TEXT SECTION >>
----------------
Yonela Diko is currently the Spokesperson of the African National Congress (ANC) in the Western Cape. Prior to assuming his role in the ANC, he worked in various companies in the private sector. Between 2007-2009 he worked for one of the Leading Retirement Fund Companies, NBC Holdings as an Employee Benefits Consultant. After that he joined the Corporate Strategy and Industrial Development (CSID), an Economic Research Unit housed under the School of Economics at Wits University. He did his BCom degree at the University of Cape Town majoring in Economics.

The EFF has been calling for is the undoing of the 1994 project, citing it as a deal by the devil which promised a continuation of the subjugation of black people and white superiority.

Speaking in Tanzania, at the Morogoro Conference Tanzania in 1969, ANC President Oliver Tambo said, “In essence, a revolutionary policy is one which holds out the quickest and most fundamental transformation and transfer of power from one class to another. In real life, such radical changes are brought about not by imaginary forces but by those whose outlook and readiness to act is very much influenced by historically determined factors. To ignore the real situation and to play about with imaginary forces, concepts and ideals is to invite failure.”

Tambo, more aware than any other ANC leader how much of a thorn in the flesh of the ANC the South African Defence Force was, in the flesh of Umkhonto we Sizwe, the Cubans, Swapo and company, knew that despite the significant weakening of the apartheid economy by the time of negotiations in the early Nineties, their military strength remained one of the several factors that made it possible for the South African government to negotiate from a position of strength.

Tambo knew that despite the regional animosities, no African army at the time posed a serious or immediate challenge to South Africa’s military might, and its domestic enemies were not well enough organised or equipped to confront the power of the state.

From the Sixties into the Nineties South Africa made its presence felt in South West Africa (Namibia) and Angola, Rhodesia as Zimbabwe was then known (South African Police operations), Botswana, Lesotho, Swaziland, Mozambique, Zambia, Transkei and surrogate operations and attacks on liberation and other organisations opposed to the South African government, and then there was the attempted coup in the Seychelles.
----------------
INFORMATION GIVEN >>
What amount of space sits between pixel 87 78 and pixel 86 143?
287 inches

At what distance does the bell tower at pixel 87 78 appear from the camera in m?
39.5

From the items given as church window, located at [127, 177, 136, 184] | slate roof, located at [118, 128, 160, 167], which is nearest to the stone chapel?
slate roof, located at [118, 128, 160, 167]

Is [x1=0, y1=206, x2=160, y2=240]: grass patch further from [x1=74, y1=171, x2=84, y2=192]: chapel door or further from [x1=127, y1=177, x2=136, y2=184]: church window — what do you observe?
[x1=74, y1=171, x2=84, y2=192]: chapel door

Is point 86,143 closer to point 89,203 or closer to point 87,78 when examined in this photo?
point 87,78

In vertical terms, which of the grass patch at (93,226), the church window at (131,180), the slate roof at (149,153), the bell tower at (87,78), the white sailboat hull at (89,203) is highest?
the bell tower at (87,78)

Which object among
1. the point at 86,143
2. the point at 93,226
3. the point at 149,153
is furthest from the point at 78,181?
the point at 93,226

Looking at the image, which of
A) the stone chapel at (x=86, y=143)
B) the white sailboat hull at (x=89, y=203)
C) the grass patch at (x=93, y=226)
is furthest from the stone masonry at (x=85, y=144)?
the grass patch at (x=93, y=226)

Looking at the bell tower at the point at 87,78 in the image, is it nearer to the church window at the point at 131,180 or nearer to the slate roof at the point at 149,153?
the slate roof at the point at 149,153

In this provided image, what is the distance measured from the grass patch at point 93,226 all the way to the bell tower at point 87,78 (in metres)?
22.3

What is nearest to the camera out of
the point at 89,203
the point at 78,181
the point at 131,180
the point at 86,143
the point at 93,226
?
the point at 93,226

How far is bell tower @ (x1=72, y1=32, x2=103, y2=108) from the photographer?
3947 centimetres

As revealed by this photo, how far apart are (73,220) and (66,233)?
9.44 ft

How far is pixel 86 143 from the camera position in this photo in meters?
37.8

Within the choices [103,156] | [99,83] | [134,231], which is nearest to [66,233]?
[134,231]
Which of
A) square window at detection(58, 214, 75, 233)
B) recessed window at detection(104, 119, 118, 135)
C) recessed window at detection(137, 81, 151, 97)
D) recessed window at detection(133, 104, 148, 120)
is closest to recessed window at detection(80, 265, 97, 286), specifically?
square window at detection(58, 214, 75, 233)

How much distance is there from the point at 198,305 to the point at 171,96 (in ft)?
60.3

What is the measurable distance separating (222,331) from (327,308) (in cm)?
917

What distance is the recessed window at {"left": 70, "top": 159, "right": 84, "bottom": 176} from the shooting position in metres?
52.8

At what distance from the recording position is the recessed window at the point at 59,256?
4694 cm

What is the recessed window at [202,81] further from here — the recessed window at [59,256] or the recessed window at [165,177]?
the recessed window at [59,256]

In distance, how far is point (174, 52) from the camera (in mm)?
----------------
REQUIREMENTS >>
A: Please return the passage on the ANC and the 1994 settlement word for word, between "Tambo knew that" and "of the state.", inclusive.
B: Write the next part of the passage on the ANC and the 1994 settlement, picking up after its final sentence.

EXERCISE RESULTS >>
A:
Tambo knew that despite the regional animosities, no African army at the time posed a serious or immediate challenge to South Africa’s military might, and its domestic enemies were not well enough organised or equipped to confront the power of the state.

B:
Negotiations with the apartheid government, although happening with a declining continental force, still posed a great threat to all liberation forces across the continent. For example, the mass involvement and organisation of the South African forces during the world wars, the SA Air Force’s operations in Korea or, the SADF’s 1970s and 1980s operations in Namibia and Angola, were a lot more aggressive than the MK activities of the early 1960s and 1980s. The 5th SA Brigade’s stand at Sidi Rezegh in November 1941 and the SADF destruction of Fapla forces at Lombe River in October 1987, again, were much more brutal than the MK mine explosions at various critical points within the RSA economy.

Tambo knew that even plumbing colonial history for valiant Zulu or Xhosa military victories, the battle of Isandlwana, the massive casualties still inflicted upon the Zulu army in this battle and the latter’s inevitable destruction by British and colonial forces months later at Ulundi, could never be ignored.

Tambo knew that the heart of a lion that all South Africans had and their sheer numbers was enough to destroy the apartheid government, but it would come at an unacceptable loss of life, so until MK was battle ready, Tambo was not ready to send sons of daughters of our native land into the biggest blood battle of their lives, until their valiant hearts were matched by their skill and resources for war.

Then the transformative moments came and the country began to explore a different path to freedom. White South Africans and black South Africans began a conversation about building a new nation. As Floyd Shivambu said, quoting Thabo Mbeki, Peace could never trump justice in this country. De Klerk, whatever his sins, was a critical element that was necessary for leading his followers to tables of peace in this country. Of course, the fact that today Malema says Justice trumps peace (when he says, with his delusions of grandeur, that if he became president he would arrest De Klerk) shows this lack of traceable ideology in this assembly of barely formed men that is the EFF.

Today, however, the old South African Defence Force, national servicemen, the ANC’s Mkhonto we Sizwe and PAC’s Azanian People’s Liberation Army (Apla), all form part of the South African National Defence Force. Today, we have the Constitution of the Republic of South Africa as the supreme law of the land. No other law or government action can supersede the provisions of the Constitution.

The 1993 Constitution of the Republic of South Africa ended with an epilogue entitled “National Unity and Reconciliation”. which said among other things, “This Constitution provides a historic bridge between the past of a deeply divided society characterised by strife, conflict, untold suffering and injustice, and a future founded on the recognition of human rights, democracy and peaceful coexistence and development opportunities for all South Africans, irrespective of colour, race, class, belief of sex.”

Today, the ANC is therefore interested that, as a people, we move as rapidly and as consistently as possible to transform South Africa into a non-racial country.

The new South African story has not been standing still, however. Certain conditions – notably some South Africans’ patent impatience with the pace of change which expresses itself among the poorest in society as well as some African professionals and youth – have given birth to one radical political party, the EFF. The ANC has acknowledged the conditions that gave birth to the EFF as a matter of reality. During this period, the EFF has moved from blaming our negotiated settlement, Nelson Mandela, the ANC, and white South Africans for this perceived slow pace of change.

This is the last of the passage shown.